(By Mani)
On Assignment, Inc. (NASDAQ:
ASGN) has the three exposures of a good staffing company namely IT, healthcare, and strong management, and investors are getting these optimal exposures at an attractive relative valuation.
On Assignment is a market share gainer in the two fastest growing staffing disciplines in the coming 3-4 years: IT staffing and healthcare staffing. Healthcare reform should accelerate the job growth of healthcare overall, and have a positive impact on healthcare staffing demand.
In addition, IT staffing is benefiting from the acceleration of technology innovation and thus the required implementation and systems upgrades.
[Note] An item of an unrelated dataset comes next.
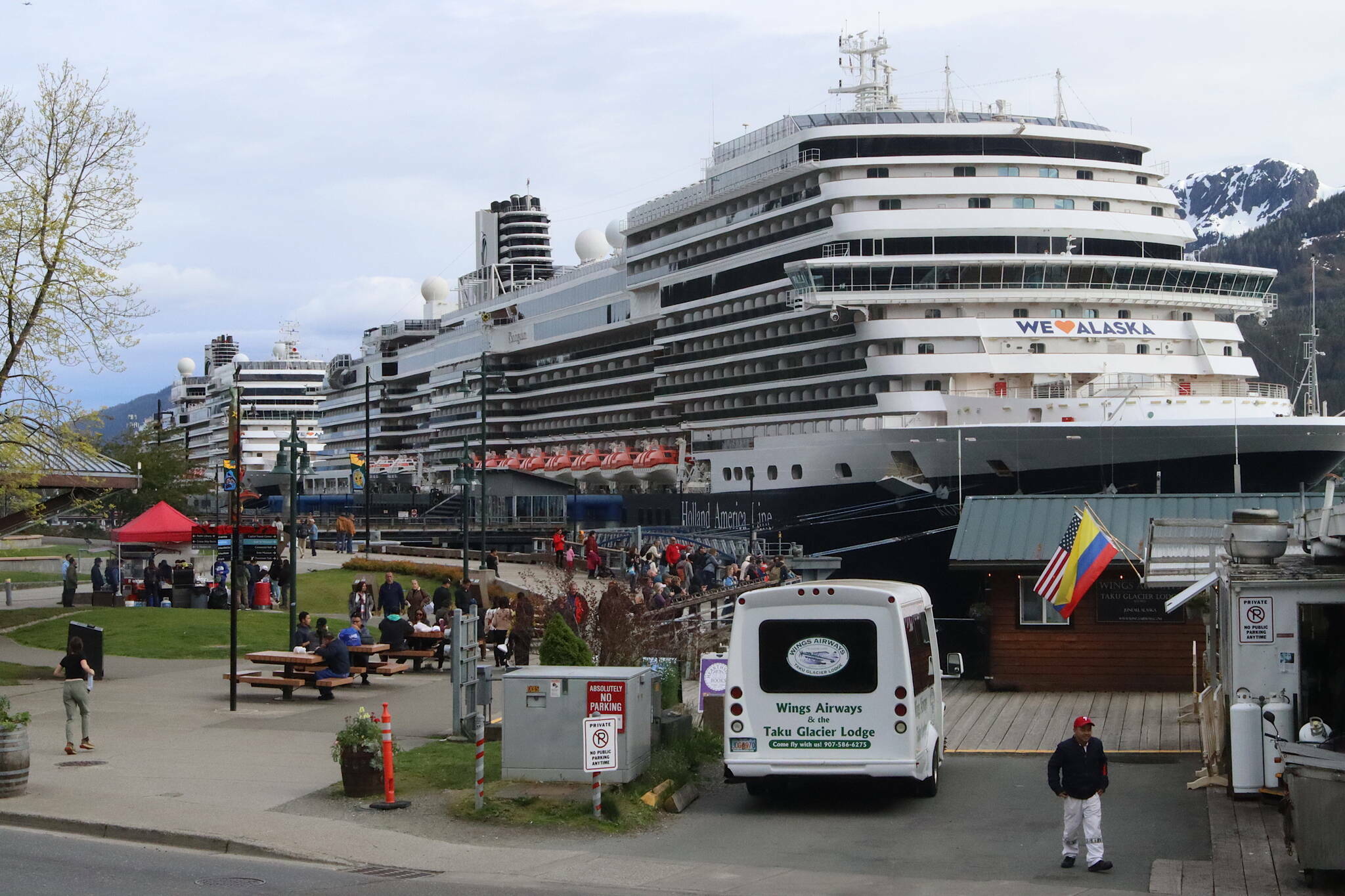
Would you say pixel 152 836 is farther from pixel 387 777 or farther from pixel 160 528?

"On top of 100% exposure to these staffing disciplines, we believe ASGN is a market share gainer. Strong execution by management should mean ASGN outperforms market growth and delivers strong bottom line results," Deutsche Bank analyst Paul Ginocchio said in a client note.
Healthcare staffing is less correlated to the economy due to the structural changes happening in the market, and IT staffing has been the most consistent and fastest growing staffing discipline in this cycle. Meanwhile, scarcity of talent should mean that IT staffing can further decouple from decelerating US GDP and maintain solid growth rates.
"ASGN's focus on recruitment should also enable it to outperform the competition in tight labor markets," Ginocchio said.
On Assignment provides short-term and long-term assignments of contract professionals, contract-to-permanent placement and direct placement of high skilled professionals. In May 2012, On Assignment expanded its reach in IT staffing with the acquisition of Apex Systems. The company bought Apex Systems for a very attractive price, and Apex's operational excellence should provide upside to expectations over time.
Since Peter Dameris took leadership of the company in 2004, the company has become more acquisitive. On Assignment has acquired 7 companies since 2007, with a total purchase price of $911 million, which is 70 percent of the current enterprise value of $1.31 billion.
"We think future acquisitions will be focused on building up two divisions: the physician staffing and the life science divisions," the analyst noted.
On Assignment's EBITA margin and conversion ratio dropped significantly to negative in 2004. However, the company kept improving the two ratios and has been above both specialist averages and generalist averages since 2008.
"We think the higher the conversion ratio, the more efficient a staffing company is and the better they are at executing their strategy,"Ginocchio added.
For the second quarter, the company reported net income of $8.5 million, or 19 cents a share, higher than $5.9 million, or 16 cents a share, last year. Revenue surged 97 percent to $283.2 million.
On Assignment sees third quarter earnings of 28 to 31 cents a share on revenue of $382 million to $388 million. Wall Street expects earnings of 29 cents a share on revenue of $386.97 million, according to analysts polled by Thomson Reuters.
For the next five years, the company's average earnings growth are expected at 25 percent, compared to S&P 500's 10 percent.
All the six analysts covering the company have rated it as "strong buy" or "buy," which is an indication of the confidence of the Wall Street on the company.